**PROBLEM:** In the entries that follow, find each line with the word "States" and copy it.

*** Opening of INFORMATION SHOWN ***

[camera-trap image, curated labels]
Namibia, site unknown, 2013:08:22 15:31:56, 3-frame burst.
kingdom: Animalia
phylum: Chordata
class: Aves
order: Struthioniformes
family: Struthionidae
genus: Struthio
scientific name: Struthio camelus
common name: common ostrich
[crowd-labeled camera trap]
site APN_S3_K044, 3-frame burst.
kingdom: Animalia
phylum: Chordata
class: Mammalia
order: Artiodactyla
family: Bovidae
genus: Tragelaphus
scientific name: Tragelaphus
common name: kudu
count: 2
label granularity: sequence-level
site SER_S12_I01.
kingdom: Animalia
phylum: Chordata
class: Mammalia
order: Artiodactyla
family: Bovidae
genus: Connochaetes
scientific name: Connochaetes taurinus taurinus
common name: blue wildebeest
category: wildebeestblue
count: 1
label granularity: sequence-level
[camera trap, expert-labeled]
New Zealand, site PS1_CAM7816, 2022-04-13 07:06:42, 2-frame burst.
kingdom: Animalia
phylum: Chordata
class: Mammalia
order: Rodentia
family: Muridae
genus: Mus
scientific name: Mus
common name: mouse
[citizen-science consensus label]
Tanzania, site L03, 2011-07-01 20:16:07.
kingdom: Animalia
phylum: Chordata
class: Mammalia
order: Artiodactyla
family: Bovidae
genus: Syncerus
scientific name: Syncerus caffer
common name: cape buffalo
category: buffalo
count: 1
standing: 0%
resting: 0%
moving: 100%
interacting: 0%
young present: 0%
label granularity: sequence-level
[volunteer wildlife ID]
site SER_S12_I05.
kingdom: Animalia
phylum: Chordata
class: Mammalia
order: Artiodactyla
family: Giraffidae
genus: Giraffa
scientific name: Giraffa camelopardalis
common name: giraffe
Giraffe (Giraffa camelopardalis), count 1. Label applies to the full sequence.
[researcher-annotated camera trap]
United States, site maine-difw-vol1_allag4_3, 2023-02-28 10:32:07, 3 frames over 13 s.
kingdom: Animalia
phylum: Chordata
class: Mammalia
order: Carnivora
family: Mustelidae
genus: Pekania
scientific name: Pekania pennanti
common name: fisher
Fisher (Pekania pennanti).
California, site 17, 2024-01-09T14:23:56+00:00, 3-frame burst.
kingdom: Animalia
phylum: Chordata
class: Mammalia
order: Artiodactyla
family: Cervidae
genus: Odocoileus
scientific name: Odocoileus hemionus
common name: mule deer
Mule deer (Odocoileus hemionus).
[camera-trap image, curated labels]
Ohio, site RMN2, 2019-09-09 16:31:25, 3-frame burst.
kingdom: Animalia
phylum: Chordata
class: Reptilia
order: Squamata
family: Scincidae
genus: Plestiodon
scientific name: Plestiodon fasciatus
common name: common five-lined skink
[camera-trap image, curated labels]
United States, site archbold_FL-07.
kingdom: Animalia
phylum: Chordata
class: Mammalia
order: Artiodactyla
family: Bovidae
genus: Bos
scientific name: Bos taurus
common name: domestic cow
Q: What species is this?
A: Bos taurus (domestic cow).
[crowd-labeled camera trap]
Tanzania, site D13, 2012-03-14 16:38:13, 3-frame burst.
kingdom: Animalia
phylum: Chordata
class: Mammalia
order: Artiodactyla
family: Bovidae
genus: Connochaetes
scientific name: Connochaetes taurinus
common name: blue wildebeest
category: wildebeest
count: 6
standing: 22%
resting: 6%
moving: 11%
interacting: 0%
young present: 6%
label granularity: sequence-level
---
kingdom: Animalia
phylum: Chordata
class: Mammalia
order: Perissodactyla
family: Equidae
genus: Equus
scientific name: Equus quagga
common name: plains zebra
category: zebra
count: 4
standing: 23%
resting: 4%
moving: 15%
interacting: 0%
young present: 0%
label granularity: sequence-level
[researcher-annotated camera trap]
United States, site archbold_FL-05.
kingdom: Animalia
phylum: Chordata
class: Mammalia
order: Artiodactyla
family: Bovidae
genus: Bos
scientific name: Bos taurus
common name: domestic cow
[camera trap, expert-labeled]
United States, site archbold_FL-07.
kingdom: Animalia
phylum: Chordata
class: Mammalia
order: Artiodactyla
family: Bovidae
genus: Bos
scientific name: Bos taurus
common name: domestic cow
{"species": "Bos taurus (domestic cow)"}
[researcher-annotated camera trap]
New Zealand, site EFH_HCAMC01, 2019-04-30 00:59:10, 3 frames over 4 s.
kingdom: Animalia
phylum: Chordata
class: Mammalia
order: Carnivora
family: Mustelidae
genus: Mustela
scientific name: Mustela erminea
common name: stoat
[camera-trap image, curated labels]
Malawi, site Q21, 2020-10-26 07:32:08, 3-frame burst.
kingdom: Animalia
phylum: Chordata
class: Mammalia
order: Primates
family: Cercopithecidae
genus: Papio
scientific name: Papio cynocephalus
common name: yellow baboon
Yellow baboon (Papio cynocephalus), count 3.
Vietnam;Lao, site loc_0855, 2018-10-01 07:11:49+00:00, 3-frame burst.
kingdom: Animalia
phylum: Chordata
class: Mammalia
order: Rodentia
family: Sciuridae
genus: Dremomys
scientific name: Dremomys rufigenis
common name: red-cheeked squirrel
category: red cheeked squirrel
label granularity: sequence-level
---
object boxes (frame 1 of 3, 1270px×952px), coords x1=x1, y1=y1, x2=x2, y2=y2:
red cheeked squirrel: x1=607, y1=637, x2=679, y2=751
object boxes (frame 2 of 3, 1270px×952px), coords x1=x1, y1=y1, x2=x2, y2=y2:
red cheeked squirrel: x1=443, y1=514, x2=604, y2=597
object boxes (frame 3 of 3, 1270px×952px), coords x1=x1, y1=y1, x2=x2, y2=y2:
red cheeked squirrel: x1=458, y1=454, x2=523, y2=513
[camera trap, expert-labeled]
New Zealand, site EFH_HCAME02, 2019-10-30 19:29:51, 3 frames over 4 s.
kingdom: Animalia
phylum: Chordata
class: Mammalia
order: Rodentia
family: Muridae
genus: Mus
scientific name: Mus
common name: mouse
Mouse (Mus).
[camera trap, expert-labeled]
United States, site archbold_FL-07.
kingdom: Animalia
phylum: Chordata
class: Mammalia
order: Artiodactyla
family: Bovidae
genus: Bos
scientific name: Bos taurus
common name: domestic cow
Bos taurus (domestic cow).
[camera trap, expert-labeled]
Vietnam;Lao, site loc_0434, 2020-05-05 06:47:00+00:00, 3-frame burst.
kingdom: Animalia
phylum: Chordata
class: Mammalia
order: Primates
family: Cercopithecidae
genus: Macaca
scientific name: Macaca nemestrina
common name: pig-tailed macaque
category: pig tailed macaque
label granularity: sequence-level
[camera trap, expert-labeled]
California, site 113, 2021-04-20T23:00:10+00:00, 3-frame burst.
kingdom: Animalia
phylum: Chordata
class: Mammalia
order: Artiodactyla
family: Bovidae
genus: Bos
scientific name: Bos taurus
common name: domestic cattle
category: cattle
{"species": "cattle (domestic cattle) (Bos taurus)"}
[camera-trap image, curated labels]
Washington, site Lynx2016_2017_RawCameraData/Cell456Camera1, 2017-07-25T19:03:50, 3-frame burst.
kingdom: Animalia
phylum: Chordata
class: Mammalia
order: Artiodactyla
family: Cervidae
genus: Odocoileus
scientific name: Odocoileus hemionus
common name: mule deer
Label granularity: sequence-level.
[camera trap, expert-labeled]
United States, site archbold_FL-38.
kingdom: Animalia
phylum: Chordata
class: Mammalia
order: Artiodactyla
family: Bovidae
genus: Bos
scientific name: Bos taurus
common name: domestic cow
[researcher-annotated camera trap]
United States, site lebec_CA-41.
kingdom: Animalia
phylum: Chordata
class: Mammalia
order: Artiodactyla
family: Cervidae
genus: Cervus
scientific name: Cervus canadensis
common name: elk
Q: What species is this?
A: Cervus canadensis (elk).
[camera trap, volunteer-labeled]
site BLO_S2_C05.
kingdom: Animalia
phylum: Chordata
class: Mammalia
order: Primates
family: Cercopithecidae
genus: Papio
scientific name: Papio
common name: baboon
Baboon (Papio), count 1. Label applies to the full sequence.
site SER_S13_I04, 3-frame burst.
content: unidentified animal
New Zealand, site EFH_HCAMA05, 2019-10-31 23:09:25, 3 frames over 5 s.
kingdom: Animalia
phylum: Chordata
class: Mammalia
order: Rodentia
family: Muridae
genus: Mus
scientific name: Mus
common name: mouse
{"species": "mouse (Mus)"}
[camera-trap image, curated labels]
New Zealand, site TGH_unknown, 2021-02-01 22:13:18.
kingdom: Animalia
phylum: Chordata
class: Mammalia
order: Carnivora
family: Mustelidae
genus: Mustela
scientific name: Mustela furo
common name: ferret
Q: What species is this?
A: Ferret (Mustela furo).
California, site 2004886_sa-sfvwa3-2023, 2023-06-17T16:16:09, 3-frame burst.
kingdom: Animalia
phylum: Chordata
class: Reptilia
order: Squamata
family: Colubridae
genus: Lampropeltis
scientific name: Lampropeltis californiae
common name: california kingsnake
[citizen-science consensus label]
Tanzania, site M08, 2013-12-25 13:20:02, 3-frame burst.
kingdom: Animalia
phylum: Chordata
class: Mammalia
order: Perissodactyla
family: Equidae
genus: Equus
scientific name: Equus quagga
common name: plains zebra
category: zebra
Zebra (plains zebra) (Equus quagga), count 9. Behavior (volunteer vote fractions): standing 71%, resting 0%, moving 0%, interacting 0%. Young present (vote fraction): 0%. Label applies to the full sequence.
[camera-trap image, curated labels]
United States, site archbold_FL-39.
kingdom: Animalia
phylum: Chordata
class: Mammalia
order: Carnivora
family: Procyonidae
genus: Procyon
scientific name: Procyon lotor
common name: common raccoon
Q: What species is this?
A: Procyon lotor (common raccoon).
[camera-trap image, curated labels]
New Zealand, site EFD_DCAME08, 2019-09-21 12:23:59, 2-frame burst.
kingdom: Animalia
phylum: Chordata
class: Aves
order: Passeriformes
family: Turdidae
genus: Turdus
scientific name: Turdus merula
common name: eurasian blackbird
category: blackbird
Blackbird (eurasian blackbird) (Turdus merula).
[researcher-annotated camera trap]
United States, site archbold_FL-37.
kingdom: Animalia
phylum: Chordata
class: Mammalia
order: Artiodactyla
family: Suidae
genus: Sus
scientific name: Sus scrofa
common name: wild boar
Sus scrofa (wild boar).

*** Close of INFORMATION SHOWN ***

**EXPECTED ANSWER:**
United States, site maine-difw-vol1_allag4_3, 2023-02-28 10:32:07, 3 frames over 13 s.
United States, site archbold_FL-07.
United States, site archbold_FL-05.
United States, site archbold_FL-07.
United States, site archbold_FL-07.
United States, site archbold_FL-38.
United States, site lebec_CA-41.
United States, site archbold_FL-39.
United States, site archbold_FL-37.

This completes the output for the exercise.